The Face of Resistance: A Psychoanalytic and Phenomenological Self-Exploration via Scribble Technique
by Avril Symington
The scribble technique, introduced in Florence Cane's book The Artist in Each of Us, is presented as a means of accessing repressed psychic material in a manner analogous to dreams. Mala Bentensky, in What Do You See: Phenomenology of Therapeutic Art Expression, regards the scribble technique as a representation of how one experiences oneself in the everyday-life-world. The scribble technique is also recognized in art therapy literature as effective in overcoming initial resistance to art-making. The present self-study documents my personal experience of the effectiveness of the scribble technique in identifying and overcoming my "therapeutic resistance" in art therapy. The issue of resistance, my perception of it, and my struggle to get beyond it, are documented in my scribble images and the written descriptions which accompany them.

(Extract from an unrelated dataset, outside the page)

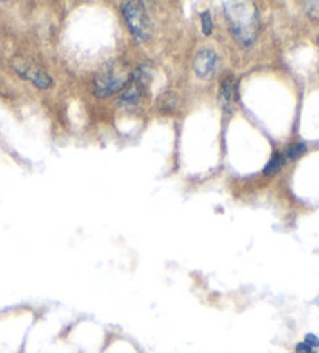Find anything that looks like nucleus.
<instances>
[{"label": "nucleus", "instance_id": "obj_4", "mask_svg": "<svg viewBox=\"0 0 319 353\" xmlns=\"http://www.w3.org/2000/svg\"><path fill=\"white\" fill-rule=\"evenodd\" d=\"M220 65L218 54L212 48H202L195 58V72L202 80H209L217 74Z\"/></svg>", "mask_w": 319, "mask_h": 353}, {"label": "nucleus", "instance_id": "obj_3", "mask_svg": "<svg viewBox=\"0 0 319 353\" xmlns=\"http://www.w3.org/2000/svg\"><path fill=\"white\" fill-rule=\"evenodd\" d=\"M128 83V75L125 70L109 69L97 77L94 94L95 97H108L124 89Z\"/></svg>", "mask_w": 319, "mask_h": 353}, {"label": "nucleus", "instance_id": "obj_10", "mask_svg": "<svg viewBox=\"0 0 319 353\" xmlns=\"http://www.w3.org/2000/svg\"><path fill=\"white\" fill-rule=\"evenodd\" d=\"M304 343L307 345H310L311 349H318V347H319V338L316 336V334H313V333H307Z\"/></svg>", "mask_w": 319, "mask_h": 353}, {"label": "nucleus", "instance_id": "obj_9", "mask_svg": "<svg viewBox=\"0 0 319 353\" xmlns=\"http://www.w3.org/2000/svg\"><path fill=\"white\" fill-rule=\"evenodd\" d=\"M201 26H202V33L206 36H211L212 34V17L209 11H204V13H201Z\"/></svg>", "mask_w": 319, "mask_h": 353}, {"label": "nucleus", "instance_id": "obj_7", "mask_svg": "<svg viewBox=\"0 0 319 353\" xmlns=\"http://www.w3.org/2000/svg\"><path fill=\"white\" fill-rule=\"evenodd\" d=\"M285 165V157L282 153H274L271 159H269V162L265 165V168H263V174L265 176H269V174H276L278 172H280L282 167Z\"/></svg>", "mask_w": 319, "mask_h": 353}, {"label": "nucleus", "instance_id": "obj_5", "mask_svg": "<svg viewBox=\"0 0 319 353\" xmlns=\"http://www.w3.org/2000/svg\"><path fill=\"white\" fill-rule=\"evenodd\" d=\"M14 69L22 78H26V80L32 81L36 88L47 89V88L52 86V78L48 77L47 74H44V72H42L41 69H38V67L22 63V64H14Z\"/></svg>", "mask_w": 319, "mask_h": 353}, {"label": "nucleus", "instance_id": "obj_6", "mask_svg": "<svg viewBox=\"0 0 319 353\" xmlns=\"http://www.w3.org/2000/svg\"><path fill=\"white\" fill-rule=\"evenodd\" d=\"M237 94V81L232 77L226 78L222 83V86H220V105H222L226 114H231L234 111V106L238 99Z\"/></svg>", "mask_w": 319, "mask_h": 353}, {"label": "nucleus", "instance_id": "obj_2", "mask_svg": "<svg viewBox=\"0 0 319 353\" xmlns=\"http://www.w3.org/2000/svg\"><path fill=\"white\" fill-rule=\"evenodd\" d=\"M122 13H124L128 27H130L133 38L136 42L142 44V42L148 41L151 38V22L150 17L146 14L145 8L140 2H124L122 3Z\"/></svg>", "mask_w": 319, "mask_h": 353}, {"label": "nucleus", "instance_id": "obj_1", "mask_svg": "<svg viewBox=\"0 0 319 353\" xmlns=\"http://www.w3.org/2000/svg\"><path fill=\"white\" fill-rule=\"evenodd\" d=\"M223 7L231 34L243 47L254 44L259 32V13L254 5L251 2H224Z\"/></svg>", "mask_w": 319, "mask_h": 353}, {"label": "nucleus", "instance_id": "obj_8", "mask_svg": "<svg viewBox=\"0 0 319 353\" xmlns=\"http://www.w3.org/2000/svg\"><path fill=\"white\" fill-rule=\"evenodd\" d=\"M307 151V145L305 143H293L290 147L287 148L284 157L288 161H296L299 159L300 156H302Z\"/></svg>", "mask_w": 319, "mask_h": 353}, {"label": "nucleus", "instance_id": "obj_11", "mask_svg": "<svg viewBox=\"0 0 319 353\" xmlns=\"http://www.w3.org/2000/svg\"><path fill=\"white\" fill-rule=\"evenodd\" d=\"M294 353H318V352H315V349H311V347L307 345L305 343H299V344H296Z\"/></svg>", "mask_w": 319, "mask_h": 353}]
</instances>
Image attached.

Scribble images that I created in my training as an art therapist are presented with both psychoanalytic associations and phenomenological "Thematic Essences". The phenomenological exploration, informed by the writing of art therapist Mala Betensky and the Experiential Methodology of Kidd and Kidd, forms the basis of this heuristic research. The presentation of my initial psychoanalytic associations alongside my current phenomenological perceptions provided a fertile point of comparison between the two orientations, and their areas of convergence and divergence.

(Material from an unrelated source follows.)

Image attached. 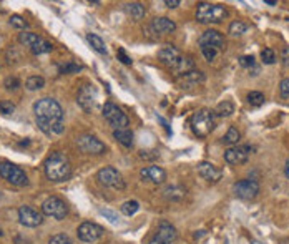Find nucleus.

Viewing my images first from a psychoanalytic, and then from a phenomenological orientation, evolved from a desire to gain in self-understanding. I faced the continual challenge of "bracketing out" my initial interpretations of my scribble images in order to experience them anew. I found that working with the scribble technique enabled me to move beyond my resistance into a realm of perceptions and insights which were accessed from both my psychoanalytic and phenomenological interpretations.